At the best of times it catapulted legit talented men into high government office and become able administrators. At the meh-est of times it was a system of nepotism and corruption which horded government positions amongst a favored class. At the worst of times it catapulted legit talented men to high government office....and then they think they have a shot at Emperordom.

Why did those literal inbred retards make the best of the best their drug addicted cocksluts

At least it meant someone somewhat competent being in charge was more likely than just chance

All those peasants revolts toppling dynasties make me reluctant to believe that this system worked so well to provide good administrators.

>the Manchus conquered us, then conquered the tibetans, therefore Tibet belongs to us

this is why chinks getting butthurt and nationalistic about Tibetan Independence doesn't make sense to me. Tibet used to be an independent country before the Manchus conquered it. Just like the Tibetans, the Chinese themselves were conquered by the Manchus, so they were all subjects under the Manchus. but now in the modern-day, the Chinese act like they're the genuine owners of Tibet. What if the roles were switched and the Tibetans acted like China belongs to them? After all, they were equal subjects under the Manchu empire

It is normal for civilization to unite under one command. Europe is exception, and this anomaly made it progressive. There was no one powerful enough to ban explorations.

More importantly why is such a tiny strip of land loaded with a bunch of autistic kingdoms rather than say eight countries.

>t. I do not understand Mandate of Heaven.
PROTIP: Imperial China isn't a nation state. A Chinese dynasty is decided by who possesses mandate.

In addition it is super inaccurate to describe the Manchus as Mongols 2.0. The Mongols were a Khanate who invaded China and in order to facilitate rule over the Chinese, adopted the Mandate of heaven logic, while at the same time keeping a separate entity as a Mongol Khanate.

The Manchus did no such thing. The whole invasion of China is almost a private affair by the Aisin-Gioro clan, the leaders who united the Manchus. They claimed Mandate at the very start.

I should also add another point: its the Tibetans than wanted Chinese rule. Their shitty brand of Theocratic Buddhism led to the breaking of the Tibetan Empire in the 1000s-1200s and nothing replaced it since. It was an unstable area of warring monasteries.
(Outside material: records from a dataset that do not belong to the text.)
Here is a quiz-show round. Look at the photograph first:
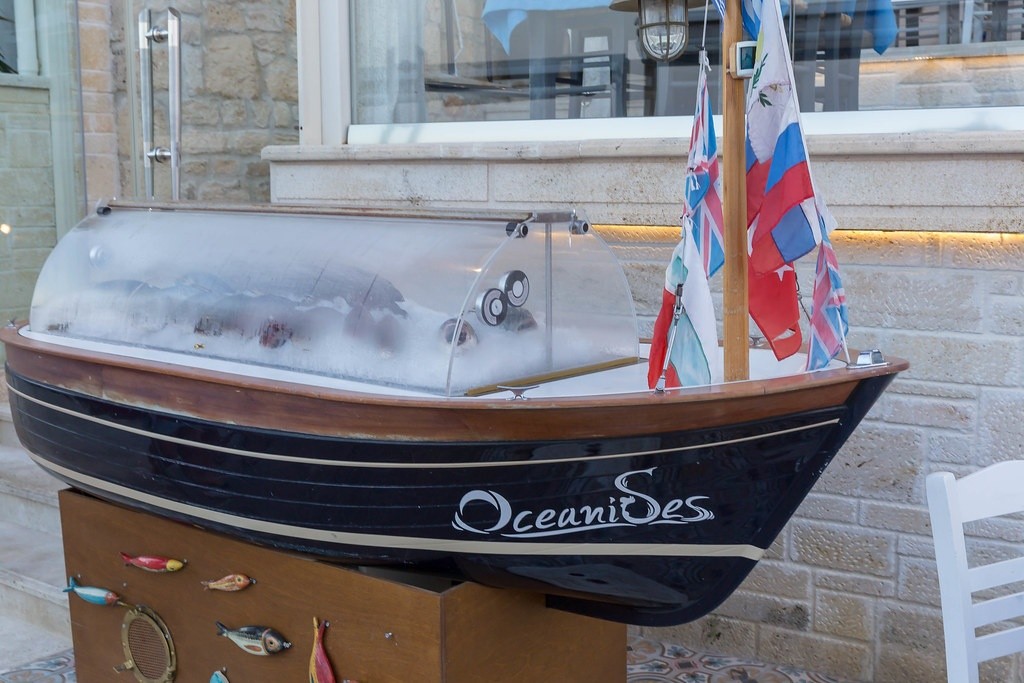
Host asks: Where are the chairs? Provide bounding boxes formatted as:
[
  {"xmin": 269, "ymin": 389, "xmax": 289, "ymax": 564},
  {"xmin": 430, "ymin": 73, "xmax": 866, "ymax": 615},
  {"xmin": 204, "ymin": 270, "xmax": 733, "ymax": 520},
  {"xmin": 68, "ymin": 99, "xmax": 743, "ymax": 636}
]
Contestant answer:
[
  {"xmin": 925, "ymin": 459, "xmax": 1024, "ymax": 683},
  {"xmin": 553, "ymin": 0, "xmax": 868, "ymax": 119}
]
Finally in 1700s, Due to the invasions of the Gurkhas they tugged on the skirts of the Qing Emperors for help. Qings pretty much said they would help but the exchange is Tibet formally accepts Chinese suzerainity. They said yes. Qing armies marched to beat Gurkhas and then established centralized rule in Tibet for the first time since the Lamas tore it up.

Maybe it should be considered that China actually stayed culturally homogenous not despite having a larger population, but due to it. Differentiation is mostly caused by isolation, and if you fill an area with little villages less spread apart isolation is much harder to happen.
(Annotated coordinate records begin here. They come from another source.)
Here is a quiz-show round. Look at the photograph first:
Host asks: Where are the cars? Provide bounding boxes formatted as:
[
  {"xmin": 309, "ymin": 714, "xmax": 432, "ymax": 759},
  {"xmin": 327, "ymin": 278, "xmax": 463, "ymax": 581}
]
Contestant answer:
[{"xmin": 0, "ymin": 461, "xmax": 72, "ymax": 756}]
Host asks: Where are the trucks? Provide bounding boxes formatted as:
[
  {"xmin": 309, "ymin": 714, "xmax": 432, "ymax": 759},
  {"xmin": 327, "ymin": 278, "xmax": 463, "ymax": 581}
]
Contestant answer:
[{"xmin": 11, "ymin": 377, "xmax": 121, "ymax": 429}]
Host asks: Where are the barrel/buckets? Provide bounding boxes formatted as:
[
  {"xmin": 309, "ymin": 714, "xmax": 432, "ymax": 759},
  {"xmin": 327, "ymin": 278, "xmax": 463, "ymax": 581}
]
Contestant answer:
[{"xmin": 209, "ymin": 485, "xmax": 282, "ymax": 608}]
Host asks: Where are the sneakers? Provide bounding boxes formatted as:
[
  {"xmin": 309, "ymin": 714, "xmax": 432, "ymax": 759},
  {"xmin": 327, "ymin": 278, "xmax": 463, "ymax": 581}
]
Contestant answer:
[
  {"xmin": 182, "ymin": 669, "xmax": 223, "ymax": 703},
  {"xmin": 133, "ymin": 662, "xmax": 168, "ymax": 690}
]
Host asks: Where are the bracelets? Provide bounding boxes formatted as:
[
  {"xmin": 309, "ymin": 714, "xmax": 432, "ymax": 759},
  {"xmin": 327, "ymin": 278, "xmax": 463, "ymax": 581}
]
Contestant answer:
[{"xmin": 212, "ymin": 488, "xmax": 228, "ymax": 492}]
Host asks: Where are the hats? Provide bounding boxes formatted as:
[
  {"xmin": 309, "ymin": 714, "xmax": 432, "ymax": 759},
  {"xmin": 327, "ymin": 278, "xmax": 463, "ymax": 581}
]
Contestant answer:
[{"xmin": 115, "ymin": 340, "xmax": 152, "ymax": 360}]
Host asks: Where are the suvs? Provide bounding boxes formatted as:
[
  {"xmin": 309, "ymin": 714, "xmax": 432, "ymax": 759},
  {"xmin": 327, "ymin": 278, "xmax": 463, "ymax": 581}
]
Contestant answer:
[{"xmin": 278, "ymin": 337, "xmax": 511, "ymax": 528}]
Would I be wrong in assuming that population density is a huge part of this?

China has always been very, very productive in terms of agriculture, and of there's one continuous area of very high population density, it doesn't make sense for it to be divided between different states. The cultural barriers break down because there's so many people constantly moving about.

Europe is filled with autists who cant let go of even the smallest thing. no wonder theyre separated.